There was a moment's silence. Sailor Moon looked at them, her eyes tearing, believing in her heart that they wouldn't turn their backs on her. Finally Mars reached out and took her hand.

"Gods, I hate it when you cry!" Mars scowled. Sailor Moon grinned through her forming tears.

"I'm in," Venus said with renewed vigor. "Sounds like a challenge."

"Akiko would never forgive me if I ever said no to you," Jupiter responded. They looked to Mercury. Finally she rose from the pile of rubble she had been sitting on.

"Nothing good will come of this," Mercury stated. Venus patted her shoulder.

"Hey, if nothing else, we'll get to see Fukushima in the spring time," Venus quipped. "Whatever THAT'S worth."

Sailor Moon turned and addressed the survivors working nearby. "I'm sorry! We have to leave! There's trouble in Fukushima!"

"Worse than this?" one of the survivors asked.

Sailor Moon nodded timidly. "It could mean the entire north could be unlivable."

The man looked down. After a moment he nodded. The senshi joined hands and engaged Sailor Teleport.

They materialized in the midst of chaos. Fukushima had been badly damaged by both the earthquake and the tsunami. The area near the plant was swarming with police and emergency response personnel. After they materialized, a police officer ran up to them.

"You're Sailor Moon, aren't you?" the officer asked. Sailor Moon nodded. "Is there anything you can do? Make that reactor go away?"

"Nothing that drastic," she replied.

"Then you'd probably be better off evacuating with everybody else," he told her. "The entire area is being evacuated for twenty kilometers."

"Is there someone connected with the plant that we can talk to?" Venus interjected. "Maybe if we know exactly what's wrong . . ."

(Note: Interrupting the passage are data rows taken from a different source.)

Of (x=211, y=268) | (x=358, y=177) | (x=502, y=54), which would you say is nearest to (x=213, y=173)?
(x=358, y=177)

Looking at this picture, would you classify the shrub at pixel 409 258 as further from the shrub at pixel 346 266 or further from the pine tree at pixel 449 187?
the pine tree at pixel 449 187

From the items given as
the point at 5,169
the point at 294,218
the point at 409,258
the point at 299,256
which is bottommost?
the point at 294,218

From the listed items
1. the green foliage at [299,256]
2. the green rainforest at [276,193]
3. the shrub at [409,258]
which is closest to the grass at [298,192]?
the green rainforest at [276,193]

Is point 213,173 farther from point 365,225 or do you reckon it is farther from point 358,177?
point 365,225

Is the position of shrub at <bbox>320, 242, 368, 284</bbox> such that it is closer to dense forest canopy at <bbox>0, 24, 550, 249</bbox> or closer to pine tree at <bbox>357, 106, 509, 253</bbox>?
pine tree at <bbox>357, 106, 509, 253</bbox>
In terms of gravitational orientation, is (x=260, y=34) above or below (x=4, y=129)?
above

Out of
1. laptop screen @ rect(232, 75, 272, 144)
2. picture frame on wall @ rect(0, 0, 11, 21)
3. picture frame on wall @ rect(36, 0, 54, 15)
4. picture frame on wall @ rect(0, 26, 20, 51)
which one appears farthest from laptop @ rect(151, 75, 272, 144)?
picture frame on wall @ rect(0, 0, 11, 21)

"I can already tell," Mercury interrupted. She was focused on her computer. "The pipes bringing in water to cool the rods have been ruptured. Furthermore, the electrical systems to the pumps were fueled by electricity generated by the plant itself. That's off-line and the backup generators have failed, probably due to a breach in the sea walls from either the earthquake or the tsunami." Mercury frowned. "And the cores in Reactors Two and Three are beginning to super-heat as well!"

"Can we fix the pipes and the generators?" Sailor Moon asked.

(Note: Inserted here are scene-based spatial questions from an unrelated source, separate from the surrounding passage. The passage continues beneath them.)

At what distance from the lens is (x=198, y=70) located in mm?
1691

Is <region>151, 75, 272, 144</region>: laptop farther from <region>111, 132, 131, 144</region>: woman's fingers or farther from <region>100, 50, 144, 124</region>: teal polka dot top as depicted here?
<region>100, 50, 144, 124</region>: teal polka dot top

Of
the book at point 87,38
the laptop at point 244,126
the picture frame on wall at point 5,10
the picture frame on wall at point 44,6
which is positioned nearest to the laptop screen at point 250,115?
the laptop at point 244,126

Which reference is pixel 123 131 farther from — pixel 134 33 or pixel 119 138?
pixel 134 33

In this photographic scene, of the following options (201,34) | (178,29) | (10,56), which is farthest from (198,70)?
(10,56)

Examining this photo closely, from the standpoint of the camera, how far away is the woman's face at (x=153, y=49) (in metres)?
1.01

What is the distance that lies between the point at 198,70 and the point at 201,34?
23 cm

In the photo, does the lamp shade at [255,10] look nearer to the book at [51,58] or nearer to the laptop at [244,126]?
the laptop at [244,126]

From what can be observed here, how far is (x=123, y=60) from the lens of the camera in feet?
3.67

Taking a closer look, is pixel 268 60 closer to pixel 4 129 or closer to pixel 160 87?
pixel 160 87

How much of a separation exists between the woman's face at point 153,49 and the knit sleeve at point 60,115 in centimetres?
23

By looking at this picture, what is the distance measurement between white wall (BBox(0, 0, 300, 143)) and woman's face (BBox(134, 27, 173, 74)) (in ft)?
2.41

"Not without radiation suits!" Mercury gasped. "The containment chambers are breeched and the fuel rods are throwing off lethal radiation doses! If we attempted to go inside that plant without suits, we'd burn to death! I'm not even certain suits would ensure our safety!"

"But if the alternative is everyone in Fukushima dies," Sailor Moon began.

"Hold that thought, Hon'," Jupiter interrupted. "Your powers are ice based, Mercury. Isn't there some way you could get some ice or water or something into that chamber from here? Enough to cool that stuff so it doesn't melt through the floor?"

Mercury thought about it for a few moments. Everyone watched her tensely, which did nothing to alleviate the pressure she was already feeling. Reaching a decision, she closed her computer and pointed her hands at the reactors.

"Sub-Zero Caress!" Mercury called out. Instantly the temperature in the area dived forty degrees. For a moment nothing happened. Then ice began to form on the three reactor buildings. Within minutes, the three buildings were buried in solid ice from the top point of each containment building to the ground around them.

Mercury's eyes rolled up in her head and she fell backwards. Jupiter quickly caught her and eased her to the ground. Everybody crowded around her.

"Mercury, are you all right?" squealed Sailor Moon.

"Her 'max attack' usually takes a lot out of her," Venus nodded. "Question is, is that going to do the job?"

"Super-cool the buildings," panted Mercury. "Condense steam inside of - - chamber back into water - - cool rods." She shook her head. "Temporary solution."

"How temporary?" the police officer asked. Everyone looked at the reactors. There were already signs that the ice cover was beginning to melt. "Maybe you better do that again."

Mercury only shook her head. "One time shot," she gasped.

The police officer got a sickened look. Then he got on his radio and told his captain that the evacuation needed to be stepped up.